Amazon MX Player’s new eight-part series on the paranormal investigator Gaurav Tiwari has its moments of palpable fear. For those out there who believe in that sort of eerie stories from the other world, Bhay is your poison.

Director Robbie Grewal imbues a consistency to the storytelling. Even though the series is not made at a budget affordable to Poltergeist, or in a lighter vein, Ghostbusters, it does seem to communicate a genuine belief in the unbelievable.

Whenever ghosts appear on screen in those consciously created ‘real’ footage (it’s like inflicting scratches on the leg so that Mom won’t send the child to school the next day), you do feel a chill run up your spine, albeit mild.

Karan Tacker, a passable actor at the best of times, tries hard to live up to the spooky challenge. He is unable to generate the palpable fear that his character feels around him. The fact that he can see spirits, never gives us the shivers. It only makes us curious about what the fuss is all about.
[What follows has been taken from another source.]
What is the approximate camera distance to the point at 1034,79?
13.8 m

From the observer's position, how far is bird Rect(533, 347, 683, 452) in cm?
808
The story is told in a non-linear form: now Gaurav is dead, now he is not. Instead of adding a sense of foreboding the narrative pattern seems distracting.

Kalki Koechlin playing Irene, a writer researching Gaurav Tiwari’s mysterious death, never looks interested enough to suck us into the eerie atmosphere. We have seen her play the Independent Working Woman (I am not sure she smokes, must check the CCTV footage on that) so often that for Kalki, playing one more is just a day’s work.

While the series creates some fear in the way the unknown impinges on the known, what the narration lacks is urgency. No one seems to be in a hurry to explain the mystery of the Gaurav Tiwari murder, or why a man would get so deeply involved in investigating ghosts when he knows he is heading for a deadend.

What drives a man like Gaurav beyond the brink? Karan Tacker is unable to give his character a mysterious layer. The supporting cast is in it for the thrill, which regrettably is at a low ebb. However the going never gets dull. The presentation conveys a certain crackle and a hiss.